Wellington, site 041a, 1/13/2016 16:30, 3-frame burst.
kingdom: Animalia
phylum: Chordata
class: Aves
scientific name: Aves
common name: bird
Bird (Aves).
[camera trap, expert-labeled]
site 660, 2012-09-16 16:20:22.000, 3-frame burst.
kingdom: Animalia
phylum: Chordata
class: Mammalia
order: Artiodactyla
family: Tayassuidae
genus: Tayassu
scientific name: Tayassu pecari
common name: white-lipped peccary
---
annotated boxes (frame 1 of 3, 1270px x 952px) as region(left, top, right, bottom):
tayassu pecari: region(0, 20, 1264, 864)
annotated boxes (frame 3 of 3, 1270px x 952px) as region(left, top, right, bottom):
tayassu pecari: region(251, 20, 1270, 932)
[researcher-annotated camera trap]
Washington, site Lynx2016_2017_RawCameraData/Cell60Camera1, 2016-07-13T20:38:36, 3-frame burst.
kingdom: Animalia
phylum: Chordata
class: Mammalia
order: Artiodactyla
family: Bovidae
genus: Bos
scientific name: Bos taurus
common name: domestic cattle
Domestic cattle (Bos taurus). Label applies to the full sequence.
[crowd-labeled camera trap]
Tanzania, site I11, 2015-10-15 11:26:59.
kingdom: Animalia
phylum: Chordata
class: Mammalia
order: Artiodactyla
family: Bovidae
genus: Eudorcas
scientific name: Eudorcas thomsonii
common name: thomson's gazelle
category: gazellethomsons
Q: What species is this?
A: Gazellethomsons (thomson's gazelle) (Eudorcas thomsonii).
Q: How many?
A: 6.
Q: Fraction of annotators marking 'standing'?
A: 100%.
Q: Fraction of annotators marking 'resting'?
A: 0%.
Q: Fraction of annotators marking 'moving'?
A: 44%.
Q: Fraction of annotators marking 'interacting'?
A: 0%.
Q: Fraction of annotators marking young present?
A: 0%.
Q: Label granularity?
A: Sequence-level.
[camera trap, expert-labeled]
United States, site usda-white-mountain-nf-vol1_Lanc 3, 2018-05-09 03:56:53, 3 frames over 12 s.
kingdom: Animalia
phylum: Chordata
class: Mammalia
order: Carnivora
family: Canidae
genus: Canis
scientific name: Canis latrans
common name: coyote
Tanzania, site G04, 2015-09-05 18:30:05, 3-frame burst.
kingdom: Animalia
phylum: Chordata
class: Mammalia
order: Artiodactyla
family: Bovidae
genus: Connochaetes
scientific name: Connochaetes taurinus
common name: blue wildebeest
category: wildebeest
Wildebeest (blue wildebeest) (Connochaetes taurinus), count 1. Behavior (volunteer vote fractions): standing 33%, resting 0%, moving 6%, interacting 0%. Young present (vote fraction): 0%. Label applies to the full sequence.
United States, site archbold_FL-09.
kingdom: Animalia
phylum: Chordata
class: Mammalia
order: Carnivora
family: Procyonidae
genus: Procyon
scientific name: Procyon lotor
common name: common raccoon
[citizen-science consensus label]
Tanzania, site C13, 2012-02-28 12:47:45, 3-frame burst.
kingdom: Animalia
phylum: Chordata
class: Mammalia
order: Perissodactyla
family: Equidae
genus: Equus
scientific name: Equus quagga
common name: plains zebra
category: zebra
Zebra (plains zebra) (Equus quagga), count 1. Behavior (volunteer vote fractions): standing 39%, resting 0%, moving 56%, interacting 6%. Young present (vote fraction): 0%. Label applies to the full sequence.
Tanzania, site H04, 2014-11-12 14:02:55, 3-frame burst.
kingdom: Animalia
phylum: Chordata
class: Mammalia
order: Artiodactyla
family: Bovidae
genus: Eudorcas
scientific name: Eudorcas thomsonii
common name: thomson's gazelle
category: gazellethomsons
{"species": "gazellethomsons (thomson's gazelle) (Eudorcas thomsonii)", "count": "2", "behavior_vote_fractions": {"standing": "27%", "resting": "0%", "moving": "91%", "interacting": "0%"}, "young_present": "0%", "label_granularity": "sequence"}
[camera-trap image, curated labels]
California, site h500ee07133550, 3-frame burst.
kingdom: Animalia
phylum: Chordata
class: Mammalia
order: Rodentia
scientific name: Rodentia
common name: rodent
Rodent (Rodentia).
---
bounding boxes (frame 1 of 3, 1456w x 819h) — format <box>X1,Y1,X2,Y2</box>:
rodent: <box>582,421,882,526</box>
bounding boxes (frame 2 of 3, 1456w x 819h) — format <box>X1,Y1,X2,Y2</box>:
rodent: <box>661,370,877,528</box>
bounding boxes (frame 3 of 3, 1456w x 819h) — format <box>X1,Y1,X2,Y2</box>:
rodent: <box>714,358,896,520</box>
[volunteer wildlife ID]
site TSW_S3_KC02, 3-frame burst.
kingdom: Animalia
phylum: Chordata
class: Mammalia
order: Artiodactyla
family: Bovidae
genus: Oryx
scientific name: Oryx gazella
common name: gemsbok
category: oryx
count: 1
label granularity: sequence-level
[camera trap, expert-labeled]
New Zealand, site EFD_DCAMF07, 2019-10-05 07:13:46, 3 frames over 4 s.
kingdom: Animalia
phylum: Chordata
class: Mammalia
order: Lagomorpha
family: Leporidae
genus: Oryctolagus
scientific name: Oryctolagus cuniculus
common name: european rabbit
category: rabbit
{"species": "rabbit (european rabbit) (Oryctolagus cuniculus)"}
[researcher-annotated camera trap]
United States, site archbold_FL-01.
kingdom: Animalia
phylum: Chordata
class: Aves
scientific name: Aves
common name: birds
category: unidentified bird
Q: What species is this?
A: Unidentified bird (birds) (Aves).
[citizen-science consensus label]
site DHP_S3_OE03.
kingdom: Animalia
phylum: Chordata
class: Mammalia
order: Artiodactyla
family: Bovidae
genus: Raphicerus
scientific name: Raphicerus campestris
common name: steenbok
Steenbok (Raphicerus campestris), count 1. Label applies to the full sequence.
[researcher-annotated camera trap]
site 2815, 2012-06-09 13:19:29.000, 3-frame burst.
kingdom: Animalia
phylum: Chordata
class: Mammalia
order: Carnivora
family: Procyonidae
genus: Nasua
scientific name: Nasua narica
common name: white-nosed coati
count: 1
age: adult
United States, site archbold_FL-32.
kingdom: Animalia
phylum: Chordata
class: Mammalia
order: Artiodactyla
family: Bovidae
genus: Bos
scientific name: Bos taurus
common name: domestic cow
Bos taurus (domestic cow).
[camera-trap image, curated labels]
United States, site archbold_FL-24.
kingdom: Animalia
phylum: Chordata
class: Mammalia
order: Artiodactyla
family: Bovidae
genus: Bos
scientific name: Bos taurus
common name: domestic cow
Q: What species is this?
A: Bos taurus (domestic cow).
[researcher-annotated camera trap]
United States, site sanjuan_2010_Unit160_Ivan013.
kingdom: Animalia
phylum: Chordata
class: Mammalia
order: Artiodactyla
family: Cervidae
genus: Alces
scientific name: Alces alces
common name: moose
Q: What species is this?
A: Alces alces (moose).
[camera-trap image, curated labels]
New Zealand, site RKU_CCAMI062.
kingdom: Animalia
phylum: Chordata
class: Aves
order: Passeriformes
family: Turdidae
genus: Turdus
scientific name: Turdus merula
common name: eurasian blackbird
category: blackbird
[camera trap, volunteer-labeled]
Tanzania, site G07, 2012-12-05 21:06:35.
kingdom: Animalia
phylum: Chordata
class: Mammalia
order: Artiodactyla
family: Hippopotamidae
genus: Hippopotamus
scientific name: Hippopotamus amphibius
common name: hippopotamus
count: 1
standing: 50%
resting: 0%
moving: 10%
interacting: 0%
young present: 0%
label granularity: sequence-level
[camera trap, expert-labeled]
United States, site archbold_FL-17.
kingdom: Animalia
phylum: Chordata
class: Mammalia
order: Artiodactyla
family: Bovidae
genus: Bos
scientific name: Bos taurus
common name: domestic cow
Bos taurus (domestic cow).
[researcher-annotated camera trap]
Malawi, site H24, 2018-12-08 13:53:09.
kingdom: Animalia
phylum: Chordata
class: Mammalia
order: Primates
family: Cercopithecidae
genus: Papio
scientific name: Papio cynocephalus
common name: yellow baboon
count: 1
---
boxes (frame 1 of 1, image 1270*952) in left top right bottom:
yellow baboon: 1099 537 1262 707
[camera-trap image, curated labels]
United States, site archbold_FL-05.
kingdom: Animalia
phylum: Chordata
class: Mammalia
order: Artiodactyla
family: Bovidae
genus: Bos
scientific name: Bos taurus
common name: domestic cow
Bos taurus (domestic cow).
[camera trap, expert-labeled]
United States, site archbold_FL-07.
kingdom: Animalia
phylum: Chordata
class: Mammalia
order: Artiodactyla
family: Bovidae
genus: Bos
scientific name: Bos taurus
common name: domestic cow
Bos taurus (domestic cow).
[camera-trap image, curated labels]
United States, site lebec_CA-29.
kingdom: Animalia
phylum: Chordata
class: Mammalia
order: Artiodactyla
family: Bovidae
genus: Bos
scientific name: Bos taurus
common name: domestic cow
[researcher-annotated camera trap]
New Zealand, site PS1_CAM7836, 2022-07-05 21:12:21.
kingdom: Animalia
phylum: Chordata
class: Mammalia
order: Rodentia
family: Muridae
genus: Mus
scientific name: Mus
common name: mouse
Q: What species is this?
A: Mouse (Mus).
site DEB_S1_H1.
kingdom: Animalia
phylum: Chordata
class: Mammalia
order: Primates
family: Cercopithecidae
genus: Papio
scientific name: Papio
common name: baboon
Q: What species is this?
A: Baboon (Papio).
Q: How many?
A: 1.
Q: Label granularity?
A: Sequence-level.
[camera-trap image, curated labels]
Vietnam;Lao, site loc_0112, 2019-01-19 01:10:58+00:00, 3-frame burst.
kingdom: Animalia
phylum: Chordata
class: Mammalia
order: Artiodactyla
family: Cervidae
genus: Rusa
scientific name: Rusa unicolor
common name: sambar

....................

**Required action:**
When you reach the line that contains "scientific name: Tayassu pecari", stop; output it and every line before it from the start of the data, exactly as written.

**Solution to the problem:**
Wellington, site 041a, 1/13/2016 16:30, 3-frame burst.
kingdom: Animalia
phylum: Chordata
class: Aves
scientific name: Aves
common name: bird
Bird (Aves).
[camera trap, expert-labeled]
site 660, 2012-09-16 16:20:22.000, 3-frame burst.
kingdom: Animalia
phylum: Chordata
class: Mammalia
order: Artiodactyla
family: Tayassuidae
genus: Tayassu
scientific name: Tayassu pecari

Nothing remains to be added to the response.